◆ JOB: Copy everything from the line containing "Given the visual" down to the end of the material, changing "further" to "farther" and leaving the rest as it is. Leave the pictures out.

◆ EXERCISE MATERIALS:
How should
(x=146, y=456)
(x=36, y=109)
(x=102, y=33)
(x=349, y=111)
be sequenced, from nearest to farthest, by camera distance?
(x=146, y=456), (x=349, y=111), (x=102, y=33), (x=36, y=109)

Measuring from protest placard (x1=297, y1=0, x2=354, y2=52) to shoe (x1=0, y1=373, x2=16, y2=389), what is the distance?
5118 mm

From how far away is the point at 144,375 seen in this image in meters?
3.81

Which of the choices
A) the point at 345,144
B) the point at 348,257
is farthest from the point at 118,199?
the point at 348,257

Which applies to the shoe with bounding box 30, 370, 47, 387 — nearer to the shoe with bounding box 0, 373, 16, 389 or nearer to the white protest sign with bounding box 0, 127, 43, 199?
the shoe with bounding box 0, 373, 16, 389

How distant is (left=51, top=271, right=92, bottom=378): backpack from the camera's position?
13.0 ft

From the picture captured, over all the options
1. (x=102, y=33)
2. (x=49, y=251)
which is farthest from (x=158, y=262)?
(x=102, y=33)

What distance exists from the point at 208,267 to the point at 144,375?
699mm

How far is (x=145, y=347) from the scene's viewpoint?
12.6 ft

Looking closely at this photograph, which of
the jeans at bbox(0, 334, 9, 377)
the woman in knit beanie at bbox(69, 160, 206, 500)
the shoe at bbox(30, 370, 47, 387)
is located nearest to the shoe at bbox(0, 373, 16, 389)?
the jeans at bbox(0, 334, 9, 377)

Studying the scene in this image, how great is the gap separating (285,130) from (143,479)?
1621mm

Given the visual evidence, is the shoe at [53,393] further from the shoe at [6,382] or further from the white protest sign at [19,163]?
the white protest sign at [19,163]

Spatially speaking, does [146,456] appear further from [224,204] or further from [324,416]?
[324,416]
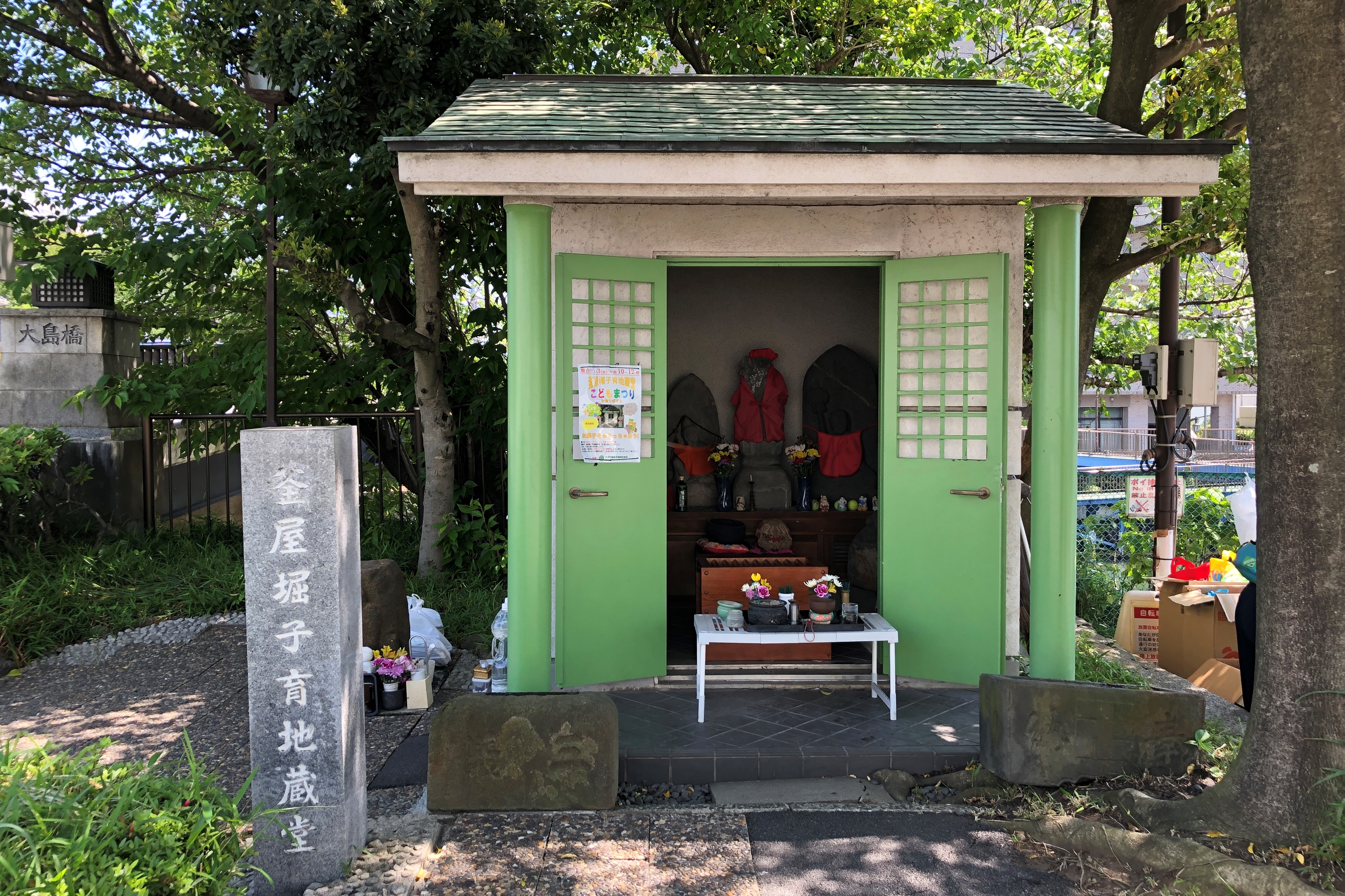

◆ WRITTEN ANSWER:
Given the visual evidence, is the shoe at [53,393] farther from the shoe at [6,382] or farther from the white protest sign at [19,163]?
the white protest sign at [19,163]

Spatially speaking, does [146,456] appear farther from [224,204] or farther from [324,416]?
[324,416]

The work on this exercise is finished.